**Prompt:** Rewrite every line of the material below with "stamp" replaced by "label" and nothing else altered. Leave out the pictures.

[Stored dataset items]
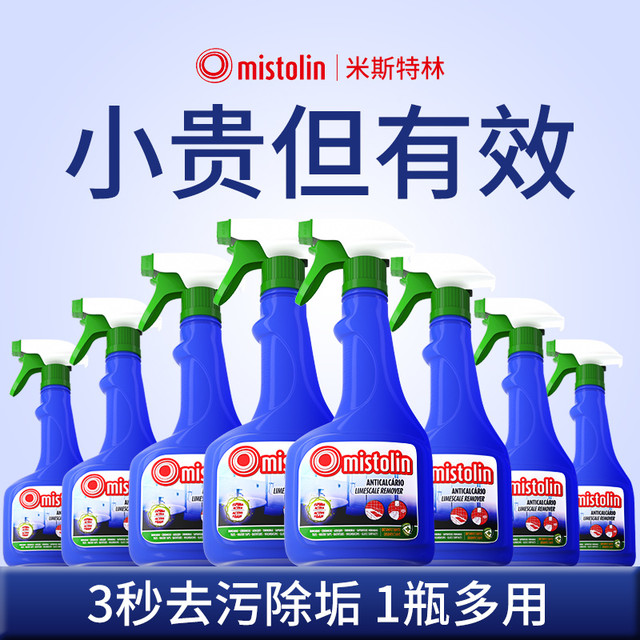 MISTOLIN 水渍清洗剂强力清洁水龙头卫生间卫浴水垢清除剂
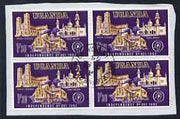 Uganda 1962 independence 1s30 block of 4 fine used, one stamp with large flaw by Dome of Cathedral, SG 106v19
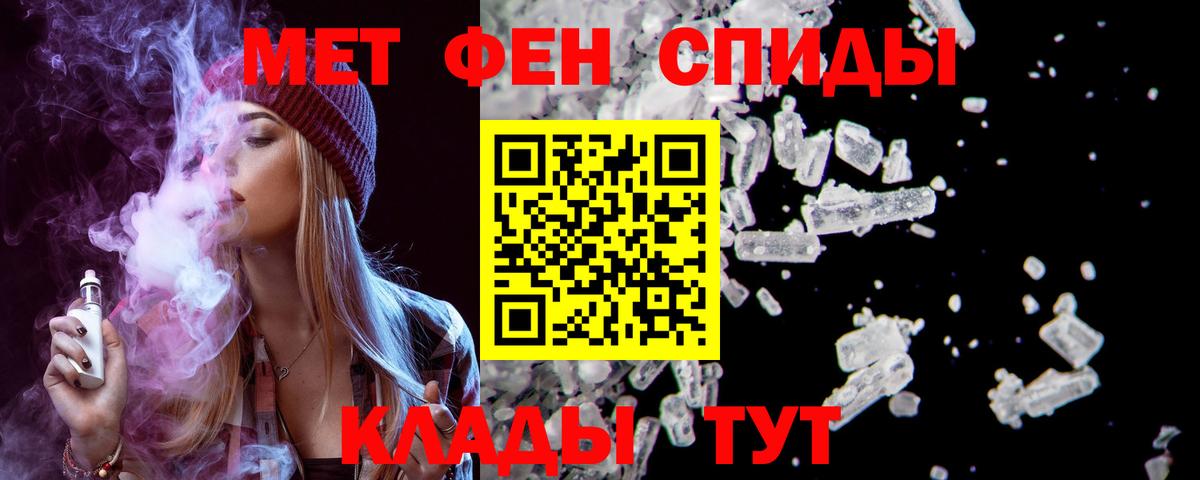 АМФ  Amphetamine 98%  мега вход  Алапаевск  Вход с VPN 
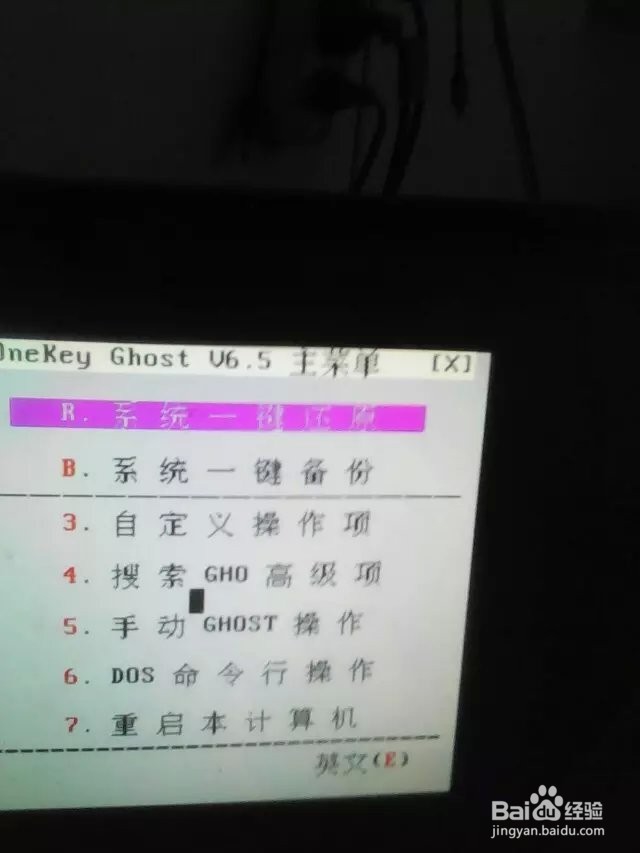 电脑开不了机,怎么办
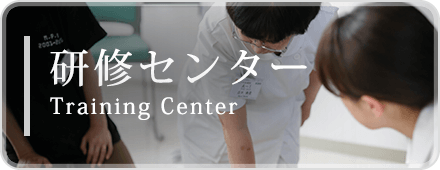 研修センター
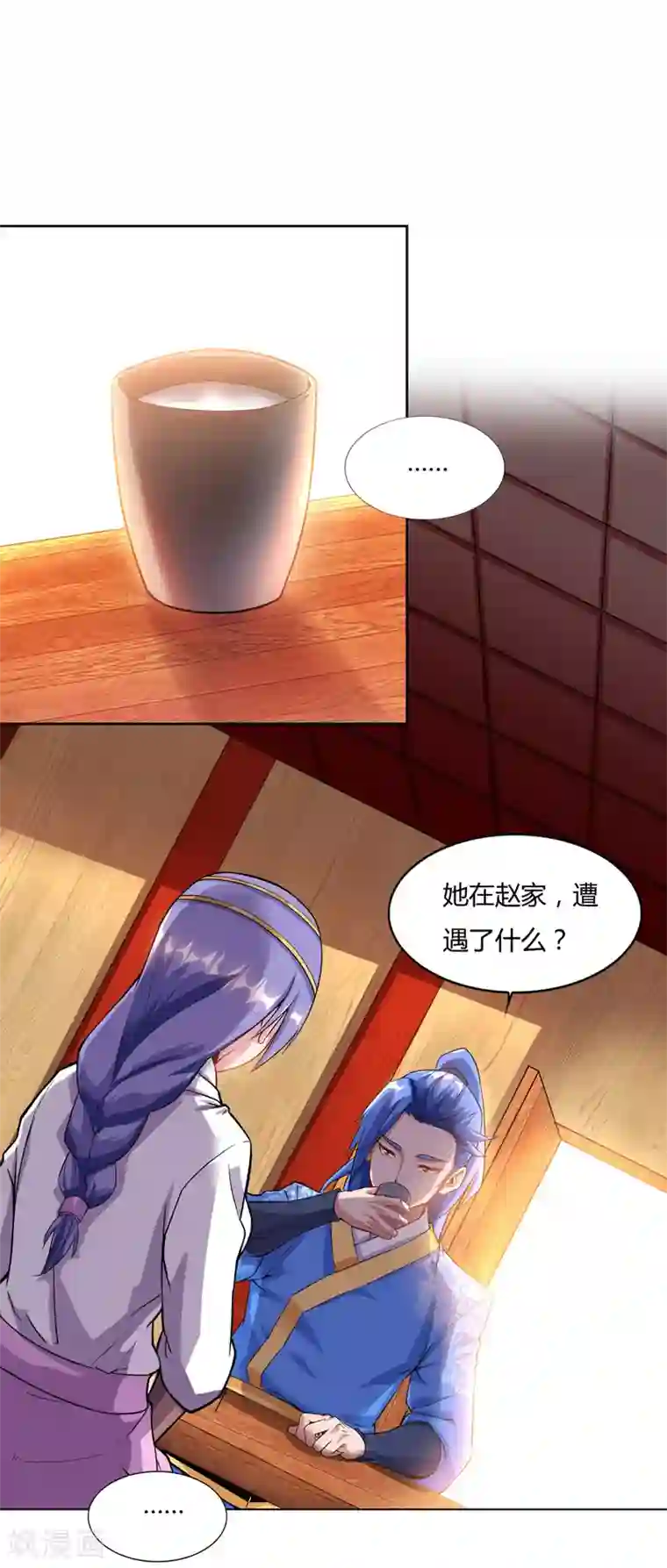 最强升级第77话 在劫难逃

**Output of the task:**
 MISTOLIN 水渍清洗剂强力清洁水龙头卫生间卫浴水垢清除剂
 Uganda 1962 independence 1s30 block of 4 fine used, one label with large flaw by Dome of Cathedral, SG 106v19
 АМФ  Amphetamine 98%  мега вход  Алапаевск  Вход с VPN 
 电脑开不了机,怎么办
 研修センター
 最强升级第77话 在劫难逃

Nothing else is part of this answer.